> STATED TASK:
Set down each record exactly as written.
— START DATA SECTION —
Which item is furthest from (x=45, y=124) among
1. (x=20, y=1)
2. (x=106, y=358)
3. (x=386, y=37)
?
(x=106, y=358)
— END DATA SECTION —
> ANSWER TO THE PROBLEM:
Which item is furthest from (x=45, y=124) among
1. (x=20, y=1)
2. (x=106, y=358)
3. (x=386, y=37)
?
(x=106, y=358)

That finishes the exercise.